* _Requirements_:
• 1. Reproduce verbatim everything in the sermon excerpt from "It’s certainly the" down to "in our bodies...".
• 2. In the sermon excerpt, what three aims make up the attack that Jesus is described as bringing today?
• 3. Carry the sermon excerpt forward from its final sentence, writing what comes next.
====== Supplied text ======
It’s certainly the wrong question to ask Jesus because you already know the answer. And really, it’s the wrong way to think about it.  If we acknowledge that we are indeed Temples of the Lord, then it’s not Jesus Christ who is the unwelcome interloper barging into our lives and attempting to take control; but rather we ourselves who are attempting to impose our sinful and selfish wills on what belongs to him.  We are the ones who don’t get it.  We’ve been purchased with a price.  We don’t belong to ourselves; but to him.  Which is why Jesus is here today to set things straight with the same three pronged attack:  to cast out what doesn’t belong in here, to create in us a new heart to replace old one sickened and twisted by sin, and to teach us God’s Word with authority so that his will and his Spirit are what reign in our bodies...
====== Provided data ======
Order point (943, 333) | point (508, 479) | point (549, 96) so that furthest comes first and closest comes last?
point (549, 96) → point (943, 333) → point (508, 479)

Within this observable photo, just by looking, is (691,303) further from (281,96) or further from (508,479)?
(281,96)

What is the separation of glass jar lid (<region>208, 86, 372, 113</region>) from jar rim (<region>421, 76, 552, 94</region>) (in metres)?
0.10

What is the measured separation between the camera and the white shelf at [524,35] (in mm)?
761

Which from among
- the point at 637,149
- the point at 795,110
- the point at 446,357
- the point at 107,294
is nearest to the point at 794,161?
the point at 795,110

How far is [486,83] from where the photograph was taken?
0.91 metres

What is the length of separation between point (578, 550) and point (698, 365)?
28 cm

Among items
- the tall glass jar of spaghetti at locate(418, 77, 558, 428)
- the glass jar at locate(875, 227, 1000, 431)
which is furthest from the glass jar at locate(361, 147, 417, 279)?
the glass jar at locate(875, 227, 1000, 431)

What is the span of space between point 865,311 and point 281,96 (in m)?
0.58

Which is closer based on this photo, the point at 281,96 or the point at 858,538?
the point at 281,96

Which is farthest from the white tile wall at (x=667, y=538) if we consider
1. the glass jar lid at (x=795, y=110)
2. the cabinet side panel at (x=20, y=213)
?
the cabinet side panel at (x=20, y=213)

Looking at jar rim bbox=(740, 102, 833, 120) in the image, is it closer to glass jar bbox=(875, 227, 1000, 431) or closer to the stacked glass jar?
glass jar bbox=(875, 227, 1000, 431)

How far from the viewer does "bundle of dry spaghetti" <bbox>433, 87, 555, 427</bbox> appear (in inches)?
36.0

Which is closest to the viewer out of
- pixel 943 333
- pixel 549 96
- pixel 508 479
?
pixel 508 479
======
* _Set of answers_:
• 1.
It’s certainly the wrong question to ask Jesus because you already know the answer. And really, it’s the wrong way to think about it.  If we acknowledge that we are indeed Temples of the Lord, then it’s not Jesus Christ who is the unwelcome interloper barging into our lives and attempting to take control; but rather we ourselves who are attempting to impose our sinful and selfish wills on what belongs to him.  We are the ones who don’t get it.  We’ve been purchased with a price.  We don’t belong to ourselves; but to him.  Which is why Jesus is here today to set things straight with the same three pronged attack:  to cast out what doesn’t belong in here, to create in us a new heart to replace old one sickened and twisted by sin, and to teach us God’s Word with authority so that his will and his Spirit are what reign in our bodies...

• 2. To cast out what doesn't belong, to create in us a new heart to replace the old one sickened and twisted by sin, and to teach us God's Word with authority.

• 3.
…Our bodies both as individuals and also collectively in this Church which is the body of Christ.  Just as we must come to see that these bodies don’t belong to us, we must see also that this Church and its teachings and practices are not ours to do with as we please. They belong to Jesus.  His is the only Word with authority here; but sadly, not everyone sees it that way.  A couple of weeks ago I read an article in the paper written by a local pastor.  He mentioned how much he enjoyed having people from different perspectives come to his Bible studies:  atheists, agnostics, adherents of different religions, he welcomed them all because he said he enjoyed the stimulating conversation and the sharing of diverse ideas.  The only one he said he wouldn’t welcome was someone with what he called “an authoritarian agenda” – by which I’m sure he meant a person who took a stand on God’s Word and knew what he believed, why he believed it, and who was unwilling to compromise the truth.  Now, I don’t imagine he meant to say so, but that would mean Jesus would not be welcome at his Bible studies because certainly he has an authoritarian agenda. I’m all for sharing ideas and stimulating discourse; but in the end every human thought and opinion must be captive to the Word and the authority of Jesus Christ.  And we do well to remember this in everything we do together here as his Church.


It all comes down to a question of authority:  Who’s in charge in your life?  Who has the authority in the Church?  May God our Father keep us steadfast in his Word so that in all things we may honor Jesus Christ, and by our words and actions crown him Lord of all. In Jesus’ name.  Amen.  


Soli Deo Gloria!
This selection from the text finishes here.